Nine-toes put in a thought that was in my own mind as well. "Unleashed by Dagoth Ur? If that is so, how does it continue. Magica loses its focus quickly. Even the mightiest spells do not long outlive their caster."

"Quarantine? On the entire island?" Elone said. "If there is no legal shipment out of goods, and the smugglers all belong to the Sixth House, the entire population will be at their mercy!"

"A lot of people will get hungry, certainly," Caius concluded, "and the Sixth House has a solution to hunger. But you credit them for something they lack Elone. They have no mercy."

"Caius, you are saying that the Empire is playing directly into their hands. You have to stop them," said Tyermaillen.

"I'm open to suggestions," snapped the spymaster. "The Emperor is not going to ignore the spread of the blight, he has to respond somehow, and a quarantine seems effective, from the outside. He was concerned that someone would step up to the mantle of Nerevar and unite the Dunmer in revolt. I fear that only the legendary Nerevarene can keep them from being united by whatever has taken up the cause of House Dagoth."

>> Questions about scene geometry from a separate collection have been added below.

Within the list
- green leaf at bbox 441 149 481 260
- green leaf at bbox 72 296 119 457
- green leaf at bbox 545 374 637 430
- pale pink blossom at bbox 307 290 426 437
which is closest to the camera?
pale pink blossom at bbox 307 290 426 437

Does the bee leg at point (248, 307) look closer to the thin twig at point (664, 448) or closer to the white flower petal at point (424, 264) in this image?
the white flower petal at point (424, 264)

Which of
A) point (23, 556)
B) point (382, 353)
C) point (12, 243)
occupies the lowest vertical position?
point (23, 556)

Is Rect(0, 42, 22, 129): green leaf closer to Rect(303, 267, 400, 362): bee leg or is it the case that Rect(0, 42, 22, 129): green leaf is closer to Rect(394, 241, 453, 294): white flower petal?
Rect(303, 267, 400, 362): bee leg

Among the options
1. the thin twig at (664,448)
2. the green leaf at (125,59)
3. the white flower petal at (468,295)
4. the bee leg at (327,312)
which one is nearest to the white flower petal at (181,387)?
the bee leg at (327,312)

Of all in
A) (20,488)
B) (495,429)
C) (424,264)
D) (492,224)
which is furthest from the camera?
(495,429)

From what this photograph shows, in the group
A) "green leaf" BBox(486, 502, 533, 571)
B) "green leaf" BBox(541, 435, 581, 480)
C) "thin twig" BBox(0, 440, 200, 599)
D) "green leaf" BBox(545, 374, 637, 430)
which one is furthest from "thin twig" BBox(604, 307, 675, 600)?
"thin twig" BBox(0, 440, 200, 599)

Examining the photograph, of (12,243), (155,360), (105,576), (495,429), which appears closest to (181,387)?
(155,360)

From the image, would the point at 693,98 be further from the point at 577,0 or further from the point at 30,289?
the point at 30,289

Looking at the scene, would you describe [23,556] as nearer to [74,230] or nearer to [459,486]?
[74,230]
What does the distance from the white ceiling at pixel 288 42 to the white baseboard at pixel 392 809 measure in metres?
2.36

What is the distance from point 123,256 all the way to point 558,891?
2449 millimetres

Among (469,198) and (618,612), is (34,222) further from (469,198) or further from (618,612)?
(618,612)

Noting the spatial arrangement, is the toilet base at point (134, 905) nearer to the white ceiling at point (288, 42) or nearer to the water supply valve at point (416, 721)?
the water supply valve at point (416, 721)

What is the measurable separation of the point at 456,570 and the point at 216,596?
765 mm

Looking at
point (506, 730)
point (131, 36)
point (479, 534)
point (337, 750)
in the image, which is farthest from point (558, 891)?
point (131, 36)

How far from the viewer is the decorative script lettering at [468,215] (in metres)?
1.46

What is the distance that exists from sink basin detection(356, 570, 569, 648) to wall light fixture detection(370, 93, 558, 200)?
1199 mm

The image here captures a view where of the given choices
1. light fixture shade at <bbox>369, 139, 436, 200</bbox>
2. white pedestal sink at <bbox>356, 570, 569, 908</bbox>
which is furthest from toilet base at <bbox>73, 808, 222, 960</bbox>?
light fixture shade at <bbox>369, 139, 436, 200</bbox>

As we left, the invisibility provided by Nine-toes' illusions hid somber faces. My own perhaps more than the others. To them the idea of the Nerevarine being the answer to the problem of the Sixth House falls in the area of hope; wishful thinking. To me the idea is terrifying. I might be the Nerevarine. I might have to be.

I was not surprised by the hiss in my ear. I am getting used to Nine-toes I guess. "Arvil Bren, I respect your command of magica."

"You are a master of illusion..." I began, but he waved me to silence.

"Yours to speak Arvil Bren, and ours to listen, but not the usual softskin spreading of compliments. It is time for thought. The Tribunal of the Dunmer are 'living gods', who have survived since the time of the great house wars. Their enemy in those wars, Dagoth Ur, they say cast the blight, like a spell. What does this make you think?"

I wanted to tell him I thought something else, something other than the obvious conclusion he had reached. I wanted to, but I couldn't. The immortal Tribunal's enemy is just like them. Dagoth Ur is still alive.